The pod just becomes one long moment of silence. Each week, I think we do need to do a moment of silence for people because like we need it. They need it. They do. They need thoughts and prayers. Let's be quiet. Okay. I have one final note. Okay. I wrote my college EDU address ruined my life. Okay. You didn't go to college. No, I'm just kidding. Did you have a college EDU address? Yeah. Yeah.
Yes, I had an email at the college I attended. Everyone's always trying to act like I didn't freaking go to college. Guys, I went, I had an email. She went to Jimmy Fallon's college. Yeah. Shout out St. Rose that my cousin went to also. It's true. I was just fucking with you. But what was your college email?
It was hburner at wisc.edu for Wisconsin. And that's what I used for like my Facebook and my Apple ID and my everything. And then no one tells you that after college, you have to change it because they shut it down. So like I went years not being able to log in to my Apple ID because it was EDU and like I couldn't get into it to change it. And now we know why you don't believe in Bluetooth or Wi-Fi.
You were traumatized. And that's the pipeline. Fuck all of this. That's the pipeline. Yeah. And I don't believe in mail. No, you don't. No. No, I get that. I think mine was just sorbo P some numbers at St. Rose.edu. How many just sorbo P's were there at your school with 500 students?
You never know. You literally know. Independent school shout out because you get more attention for people who need it. Yes. You get individualized attention where they say, we don't think this is for you. How many classes did you skip? Never, never skipped class. I was not a class skipper.
really well because i was like if i skip one i'm never coming back you literally i'll get a taste of that freedom and i'll never see my face again me with smoking cigarettes yeah with cocaine yeah that's how i felt about school i'm like you guys you know me too well i slept through most classes which is our brand um but i was there
No, I even would do like early classes so that I was like done by like one o'clock. I was a different person. I don't know who that is. Do you know that nowadays kids just chat GBT the lesson plan? I mean, I feel like I was doing that years ago too.
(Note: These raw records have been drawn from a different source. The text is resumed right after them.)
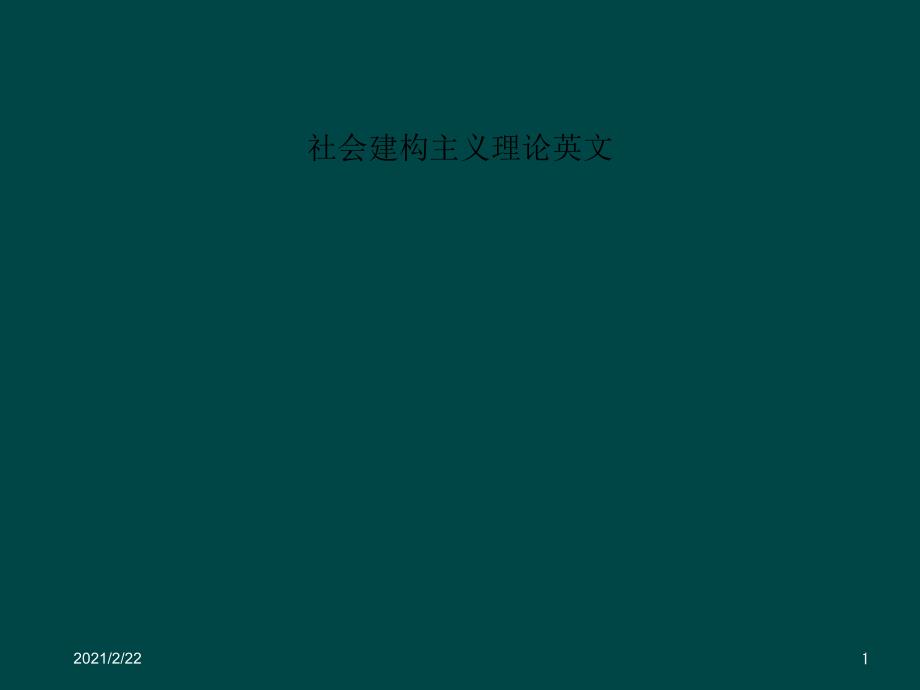 社会建构主义理论英文

2021/2/22

1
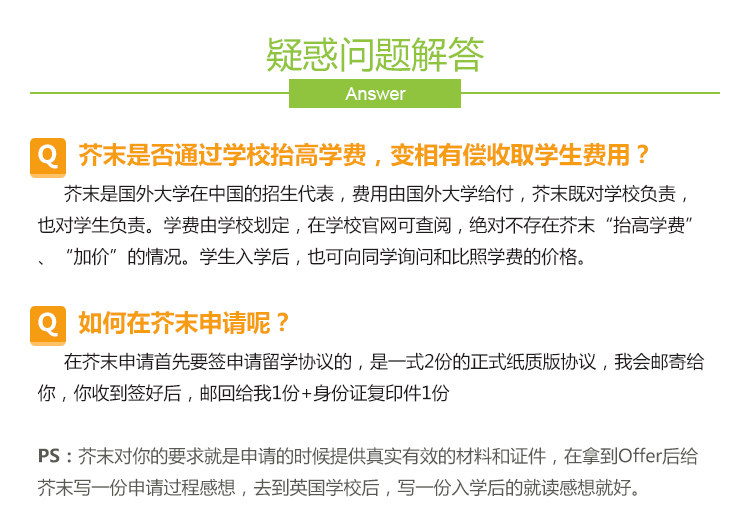 疑惑问题解答

Answer

Q 芥末是否通过学校抬高学费，变相有偿收取学生费用？

芥末是国外大学在中国的招生代表，费用由国外大学给付，芥末既对学校负责，也对学生负责。学费由学校划定，在学校官网可查阅，绝对不存在芥末“抬高学费”、“加价”的情况。学生入学后，也可向同学询问和比照学费的价格。

Q 如何在芥末申请呢？

在芥末申请首先要签申请留学协议的，是一式2份的正式纸质版协议，我会邮寄给你，你收到签好后，邮回给我1份+身份证复印件1份

PS：芥末对你的要求就是申请的时候提供真实有效的材料和证件，在拿到Offer后给芥末写一份申请过程感想，去到英国学校后，写一份入学后的就读感想就好。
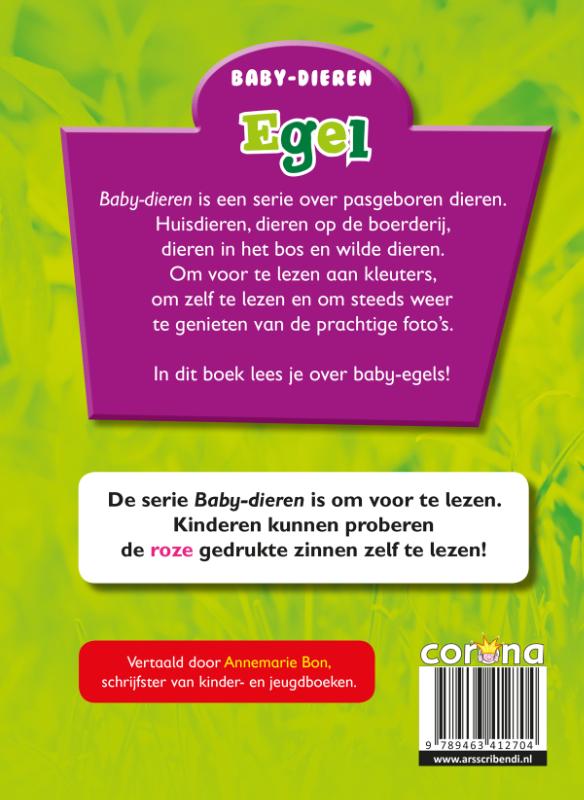 BABY-DIEREN

Egel

Baby-dieren is een serie over pasgeboren dieren. Huisdieren, dieren op de boerderij, dieren in het bos en wilde dieren. Om voor te lezen aan kleuters, om zelf te lezen en om steeds weer te genieten van de prachtige foto's.

In dit boek lees je over baby-egels!

De serie Baby-dieren is om voor te lezen. Kinderen kunnen proberen de roze gedrukte zinnen zelf te lezen!

Vertaald door Annemarie Bon, schrijfster van kinder- en jeugdboeken.

corona

9 789463 412704

www.arsscribendi.nl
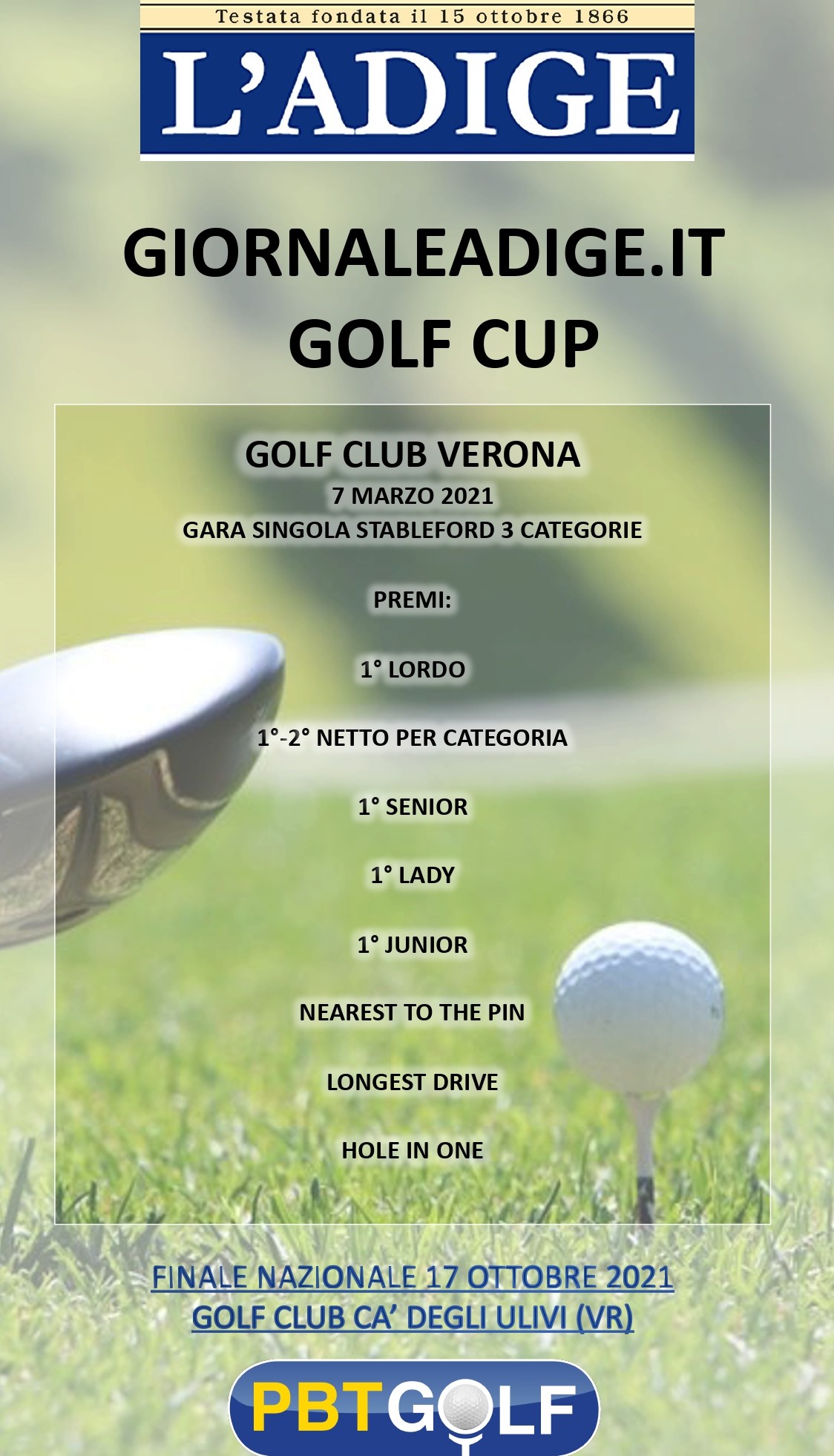 Testata fondata il 15 ottobre 1866

L'ADIGE

GIORNALEADIGE.IT
GOLF CUP

GOLF CLUB VERONA
7 MARZO 2021
GARA SINGOLA STABLEFORD 3 CATEGORIE

PREMI:

1° LORDO

1°-2° NETTO PER CATEGORIA

1° SENIOR

1° LADY

1° JUNIOR

NEAREST TO THE PIN

LONGEST DRIVE

HOLE IN ONE

FINALE NAZIONALE 17 OTTOBRE 2021
GOLF CLUB CA' DEGLI ULIVI (VR)

PBTGOLF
I was ahead of my freaking time. You guys, wow. That was a lot of information. Wait, what an action-packed hour. We've never done so many things and tomorrow we're going to... I feel like Kevin Hart in The Rock. I feel like we just...
Oh my God. It's giving, what's her name? The Wizard of Oz girl. Who starred in the Wizard of Oz? Ariana Grande? No. Julie, what's her name? Julie Andrews. No, what's her name? What is her freaking name? You were just talking about her.
I'm trying to do a callback. Why do I keep thinking of the most insane people? I want to say Cyndi Lauper. No. What's on the tip of my tongue? What is her name, Hannah? Judy Garland. We fucking Judy Garland ourselves this week. No, I need to take a beta blocker. We love you guys so much. Thank you for giggling. We'll giggle with you later. Bye.